In recent years, movie fans have also been exposed to Renee Fleming’s extraordinary voice, though they may not have known it. She sang on the soundtrack for the blockbuster hit movie Lord of the Rings: The Return of the King. She sang in the language used by the movie’s elves for the hauntingly beautiful song Twilight and Shadow. She also contributed her voice to the soundtracks’s songs The End of All Things and The Return of the King. In 2018, Fleming sang You’ll Never Know for the soundtrack to The Shape of Water, which won the Oscar for Best Picture.


5. Fleming Has Been Married Twice and Raised Two Daughters

Renee Fleming and husband Tim Jessel

GettyRenee Fleming and Tim Jessel attends the 72nd Annual Tony Awards at Radio City Music Hall on June 10, 2018 in New York City.

Renee Fleming married actor Rick Ross in 1989, right as her opera career was really taking off. They met while they were both attending Juilliard. They had two daughters: Amelia was born in 1992 and Sage followed in 1995. But the marriage unraveled in the late 1990s, and was finalized in 2000.

Her daughters have traveled all over the world with their mother.

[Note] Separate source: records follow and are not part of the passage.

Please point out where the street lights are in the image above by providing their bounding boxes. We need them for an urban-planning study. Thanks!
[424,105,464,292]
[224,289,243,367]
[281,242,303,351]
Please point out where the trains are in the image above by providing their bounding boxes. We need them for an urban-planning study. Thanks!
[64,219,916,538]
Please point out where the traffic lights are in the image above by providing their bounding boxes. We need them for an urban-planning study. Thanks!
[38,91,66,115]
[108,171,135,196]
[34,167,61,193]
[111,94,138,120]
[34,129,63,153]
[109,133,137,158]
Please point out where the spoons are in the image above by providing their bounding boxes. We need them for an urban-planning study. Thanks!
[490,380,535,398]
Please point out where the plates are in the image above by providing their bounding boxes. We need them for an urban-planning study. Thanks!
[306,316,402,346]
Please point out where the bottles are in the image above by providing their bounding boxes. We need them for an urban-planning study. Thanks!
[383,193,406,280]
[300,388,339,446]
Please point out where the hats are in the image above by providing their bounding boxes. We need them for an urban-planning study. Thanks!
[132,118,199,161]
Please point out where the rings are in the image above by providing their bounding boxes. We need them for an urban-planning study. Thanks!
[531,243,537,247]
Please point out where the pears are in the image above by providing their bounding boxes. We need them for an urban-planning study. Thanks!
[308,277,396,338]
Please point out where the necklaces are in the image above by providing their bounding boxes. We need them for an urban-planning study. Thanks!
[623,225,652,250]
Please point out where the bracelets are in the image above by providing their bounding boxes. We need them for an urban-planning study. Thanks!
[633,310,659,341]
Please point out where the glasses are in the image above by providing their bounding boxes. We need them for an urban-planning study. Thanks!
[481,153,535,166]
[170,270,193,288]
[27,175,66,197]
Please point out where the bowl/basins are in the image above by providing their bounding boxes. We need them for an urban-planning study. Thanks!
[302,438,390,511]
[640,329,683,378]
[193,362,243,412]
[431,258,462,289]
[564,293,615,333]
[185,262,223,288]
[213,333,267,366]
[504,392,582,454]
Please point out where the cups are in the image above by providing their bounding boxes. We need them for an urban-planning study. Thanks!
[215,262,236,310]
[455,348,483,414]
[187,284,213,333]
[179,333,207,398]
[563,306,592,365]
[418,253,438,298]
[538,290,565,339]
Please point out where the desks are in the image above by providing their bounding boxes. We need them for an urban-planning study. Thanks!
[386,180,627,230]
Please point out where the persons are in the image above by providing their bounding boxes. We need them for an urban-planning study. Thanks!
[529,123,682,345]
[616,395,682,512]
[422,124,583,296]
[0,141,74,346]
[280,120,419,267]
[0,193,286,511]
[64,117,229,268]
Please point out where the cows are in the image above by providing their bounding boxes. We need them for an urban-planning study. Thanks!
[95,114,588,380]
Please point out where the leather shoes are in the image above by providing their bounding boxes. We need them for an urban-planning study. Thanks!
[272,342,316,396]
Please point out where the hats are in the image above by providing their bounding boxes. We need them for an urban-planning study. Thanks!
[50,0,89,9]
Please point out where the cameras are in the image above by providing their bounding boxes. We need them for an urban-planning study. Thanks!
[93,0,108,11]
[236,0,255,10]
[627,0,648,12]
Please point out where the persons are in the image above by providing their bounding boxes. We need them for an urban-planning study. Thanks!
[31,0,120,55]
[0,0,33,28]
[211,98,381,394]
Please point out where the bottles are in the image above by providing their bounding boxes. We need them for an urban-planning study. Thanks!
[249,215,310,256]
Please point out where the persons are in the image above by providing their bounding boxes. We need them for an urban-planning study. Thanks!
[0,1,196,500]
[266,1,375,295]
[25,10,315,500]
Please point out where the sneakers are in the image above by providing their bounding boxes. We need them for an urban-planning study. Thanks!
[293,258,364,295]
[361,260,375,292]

A 2012 article in NJ.com stated that Fleming insisted on having Amelia and Sage with her whenever possible. But she was less adamant that they follow her footsteps and become singers. She told the website, “We’ve had the discussion. I’m in a position to be helpful. I can speak honestly about how challenging it is. They’re not in dreamland — they can really imagine what’s involved.”

Fleming found love again with second husband Tim Jessell, who works as a corporate lawyer. They tied the knot over Labor Day weekend in 2011. They were set up on a blind date by friend and author Ann Patchett.